Slowly he now unwound the covering cords that formed the outer casing for the wrapped wires within. There was still nothing visibly wrong. But when he had cleared the cords away, and had gotten to the coil itself, his sharp eye detected a shining little dot, hardly bigger than a large pinhead, among the wire wrappings. With the point of his knife-blade he picked at this shining point and found it was hard, like metal. He believed he had found the difficulty.
Getting a large wooden spool, he began to unwind the copper wire from the coil, rolling it up on the empty spool as he unrolled it from the coil. Swiftly he transferred the wire from one cylinder to the other. As his coil grew thinner he saw that he had found the difficulty. The bright dot was the head of a long, thin finishing nail. Presently it was sticking up a half inch above the winding of the coil. The chief electrician started to pull it out, then thought better of it and desisted. But even his first slight tug at the nail showed him it was pretty tight. He went on unwinding. But now he examined the wire carefully as it unrolled. In piercing the coil, the nail had cut the insulation of practically every wire it had touched. In one or two places it had even severed the wire wrapping itself.
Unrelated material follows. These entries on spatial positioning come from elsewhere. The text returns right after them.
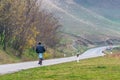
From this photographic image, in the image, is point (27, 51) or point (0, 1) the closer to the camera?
point (0, 1)

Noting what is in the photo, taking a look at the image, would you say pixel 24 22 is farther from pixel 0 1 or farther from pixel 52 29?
pixel 52 29

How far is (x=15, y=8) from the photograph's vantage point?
224ft

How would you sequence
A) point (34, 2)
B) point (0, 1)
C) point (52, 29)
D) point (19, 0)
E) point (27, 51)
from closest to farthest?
point (0, 1) → point (19, 0) → point (34, 2) → point (27, 51) → point (52, 29)

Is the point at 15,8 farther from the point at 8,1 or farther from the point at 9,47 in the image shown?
the point at 9,47

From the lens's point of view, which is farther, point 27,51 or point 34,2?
point 27,51

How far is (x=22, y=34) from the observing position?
74688mm

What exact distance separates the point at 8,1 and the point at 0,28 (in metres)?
6.75

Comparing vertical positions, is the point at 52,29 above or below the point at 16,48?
above

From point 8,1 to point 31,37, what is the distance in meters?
14.4

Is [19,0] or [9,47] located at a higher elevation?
[19,0]

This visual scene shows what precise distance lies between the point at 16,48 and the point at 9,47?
4.49 feet

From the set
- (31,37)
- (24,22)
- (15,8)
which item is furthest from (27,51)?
(15,8)

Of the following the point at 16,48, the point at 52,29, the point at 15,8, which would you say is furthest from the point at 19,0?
the point at 52,29

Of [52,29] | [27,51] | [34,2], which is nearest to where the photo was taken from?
[34,2]
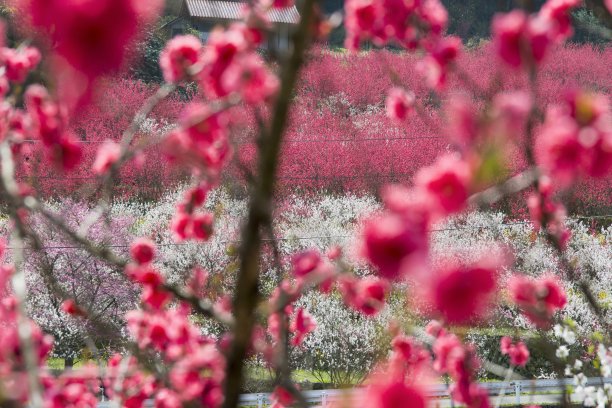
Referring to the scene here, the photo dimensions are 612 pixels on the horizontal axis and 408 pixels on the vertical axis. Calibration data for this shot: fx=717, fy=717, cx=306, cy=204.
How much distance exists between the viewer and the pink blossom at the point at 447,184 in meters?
1.19

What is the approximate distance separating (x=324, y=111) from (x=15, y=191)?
20.1 metres

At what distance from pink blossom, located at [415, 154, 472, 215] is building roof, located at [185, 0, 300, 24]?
23.9 meters

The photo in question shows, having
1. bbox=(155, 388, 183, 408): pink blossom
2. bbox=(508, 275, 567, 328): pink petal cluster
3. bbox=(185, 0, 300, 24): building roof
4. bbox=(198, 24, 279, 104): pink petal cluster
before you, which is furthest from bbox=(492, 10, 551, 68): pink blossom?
bbox=(185, 0, 300, 24): building roof

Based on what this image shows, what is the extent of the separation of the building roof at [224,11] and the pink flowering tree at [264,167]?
22460 mm

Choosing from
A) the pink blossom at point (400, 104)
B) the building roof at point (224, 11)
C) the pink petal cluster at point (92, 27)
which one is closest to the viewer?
the pink petal cluster at point (92, 27)

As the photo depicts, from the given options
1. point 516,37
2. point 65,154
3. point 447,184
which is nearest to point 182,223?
point 65,154

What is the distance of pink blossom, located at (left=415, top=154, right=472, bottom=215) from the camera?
1.19 metres

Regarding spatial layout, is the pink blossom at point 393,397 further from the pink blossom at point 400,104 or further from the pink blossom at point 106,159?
the pink blossom at point 400,104

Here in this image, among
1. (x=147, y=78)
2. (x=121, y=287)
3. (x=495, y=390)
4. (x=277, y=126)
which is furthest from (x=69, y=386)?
(x=147, y=78)

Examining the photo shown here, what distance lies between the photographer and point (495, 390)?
28.2ft

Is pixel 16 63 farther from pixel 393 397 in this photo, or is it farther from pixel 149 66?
pixel 149 66

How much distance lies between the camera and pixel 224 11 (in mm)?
25281

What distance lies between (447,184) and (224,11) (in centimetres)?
2519

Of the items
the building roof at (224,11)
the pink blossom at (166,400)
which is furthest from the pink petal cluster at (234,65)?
the building roof at (224,11)
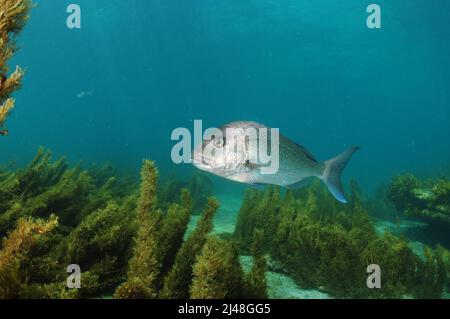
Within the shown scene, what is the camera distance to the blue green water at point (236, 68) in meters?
39.6

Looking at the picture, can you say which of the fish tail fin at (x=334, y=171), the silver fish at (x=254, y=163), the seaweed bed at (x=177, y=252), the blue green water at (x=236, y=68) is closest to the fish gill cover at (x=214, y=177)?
the seaweed bed at (x=177, y=252)

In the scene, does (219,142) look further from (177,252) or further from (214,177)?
(214,177)

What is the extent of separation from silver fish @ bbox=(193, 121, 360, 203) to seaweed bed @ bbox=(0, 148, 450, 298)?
0.45 metres

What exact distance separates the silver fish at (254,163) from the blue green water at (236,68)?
13158 mm

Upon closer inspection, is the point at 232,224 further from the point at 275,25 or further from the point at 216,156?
the point at 275,25

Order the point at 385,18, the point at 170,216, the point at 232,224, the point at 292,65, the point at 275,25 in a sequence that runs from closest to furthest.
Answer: the point at 170,216 < the point at 232,224 < the point at 385,18 < the point at 275,25 < the point at 292,65

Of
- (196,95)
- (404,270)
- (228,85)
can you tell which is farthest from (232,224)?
(196,95)

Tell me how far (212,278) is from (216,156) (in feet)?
4.37

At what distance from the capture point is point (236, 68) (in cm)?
8081

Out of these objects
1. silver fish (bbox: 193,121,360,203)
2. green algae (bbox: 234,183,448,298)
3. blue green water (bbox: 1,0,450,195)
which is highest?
blue green water (bbox: 1,0,450,195)

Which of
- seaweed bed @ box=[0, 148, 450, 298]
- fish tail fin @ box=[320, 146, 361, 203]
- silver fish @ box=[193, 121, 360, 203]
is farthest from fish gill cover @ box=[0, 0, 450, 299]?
fish tail fin @ box=[320, 146, 361, 203]

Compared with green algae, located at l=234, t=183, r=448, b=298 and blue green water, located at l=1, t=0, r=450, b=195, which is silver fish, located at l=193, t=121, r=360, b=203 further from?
blue green water, located at l=1, t=0, r=450, b=195

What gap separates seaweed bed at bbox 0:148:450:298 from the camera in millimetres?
2152

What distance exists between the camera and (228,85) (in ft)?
349
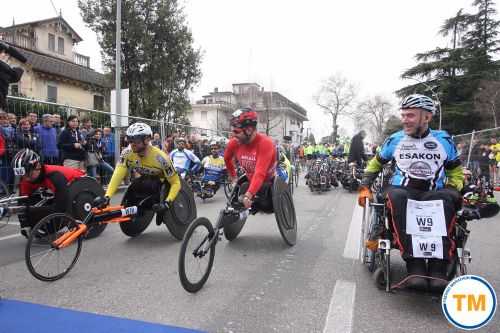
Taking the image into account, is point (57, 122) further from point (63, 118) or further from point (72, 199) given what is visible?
point (72, 199)

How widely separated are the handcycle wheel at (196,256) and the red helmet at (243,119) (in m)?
1.43

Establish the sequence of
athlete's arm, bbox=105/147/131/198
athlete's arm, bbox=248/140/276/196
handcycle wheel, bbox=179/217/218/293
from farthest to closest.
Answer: athlete's arm, bbox=105/147/131/198
athlete's arm, bbox=248/140/276/196
handcycle wheel, bbox=179/217/218/293

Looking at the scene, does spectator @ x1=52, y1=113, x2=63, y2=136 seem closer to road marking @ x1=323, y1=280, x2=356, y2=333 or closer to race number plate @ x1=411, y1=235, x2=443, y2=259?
road marking @ x1=323, y1=280, x2=356, y2=333

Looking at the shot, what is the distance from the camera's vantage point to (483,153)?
13.0m

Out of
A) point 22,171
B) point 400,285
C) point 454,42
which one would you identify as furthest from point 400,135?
point 454,42

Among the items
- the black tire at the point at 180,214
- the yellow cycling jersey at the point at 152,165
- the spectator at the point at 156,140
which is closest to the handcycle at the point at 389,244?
the yellow cycling jersey at the point at 152,165

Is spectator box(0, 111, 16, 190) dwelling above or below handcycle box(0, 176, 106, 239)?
above

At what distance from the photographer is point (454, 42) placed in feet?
143

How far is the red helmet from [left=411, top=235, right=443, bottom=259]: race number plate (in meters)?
2.31

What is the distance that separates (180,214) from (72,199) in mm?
1446

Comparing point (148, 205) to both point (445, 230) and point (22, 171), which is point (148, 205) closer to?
point (22, 171)

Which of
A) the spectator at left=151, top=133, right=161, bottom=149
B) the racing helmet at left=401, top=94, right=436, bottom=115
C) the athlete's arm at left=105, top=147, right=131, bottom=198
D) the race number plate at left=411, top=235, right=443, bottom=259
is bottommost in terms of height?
the race number plate at left=411, top=235, right=443, bottom=259

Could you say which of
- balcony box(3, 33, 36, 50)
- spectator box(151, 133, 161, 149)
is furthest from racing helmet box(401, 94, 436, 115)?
balcony box(3, 33, 36, 50)

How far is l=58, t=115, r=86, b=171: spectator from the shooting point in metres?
8.42
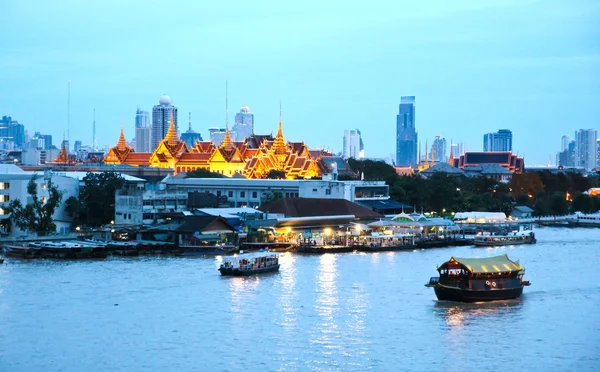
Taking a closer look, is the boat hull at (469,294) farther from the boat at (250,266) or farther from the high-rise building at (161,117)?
the high-rise building at (161,117)

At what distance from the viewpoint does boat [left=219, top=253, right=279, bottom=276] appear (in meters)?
22.6

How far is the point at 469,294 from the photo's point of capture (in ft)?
64.0

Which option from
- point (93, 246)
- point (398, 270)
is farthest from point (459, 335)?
point (93, 246)

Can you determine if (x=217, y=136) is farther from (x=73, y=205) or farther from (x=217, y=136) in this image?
(x=73, y=205)

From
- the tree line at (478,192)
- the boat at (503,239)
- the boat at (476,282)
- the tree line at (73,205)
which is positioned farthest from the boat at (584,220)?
the boat at (476,282)

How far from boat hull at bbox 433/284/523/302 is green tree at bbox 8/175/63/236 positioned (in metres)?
12.7

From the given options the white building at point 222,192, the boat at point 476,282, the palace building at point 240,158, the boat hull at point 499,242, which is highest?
the palace building at point 240,158

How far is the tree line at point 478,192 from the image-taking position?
141 feet

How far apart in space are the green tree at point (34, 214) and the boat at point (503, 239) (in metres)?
12.2

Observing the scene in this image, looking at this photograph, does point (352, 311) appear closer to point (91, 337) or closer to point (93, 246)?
point (91, 337)

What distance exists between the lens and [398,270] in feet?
79.8

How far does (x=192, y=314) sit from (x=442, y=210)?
2634cm

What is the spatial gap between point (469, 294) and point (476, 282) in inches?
10.6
When at last the chief electrician unwrapped the last winding of the coil, the nail dropped to his desk. Its end was bent over at an angle, and the metal core was scratched where the nail had been bent sidewise. The whole thing was as plain as day now. Some one had driven the nail through the coil, finishing the job with one or two hard blows that had bent the point against the core of the coil, sinking the head far below the corded cover. The question was, who had done it.
As soon as he had made this discovery, Mr. Sharp carefully removed all traces of his work, locked the parts of the damaged coil in his private drawer, bundled himself up, and sought the captain. The nail he had in his pocket.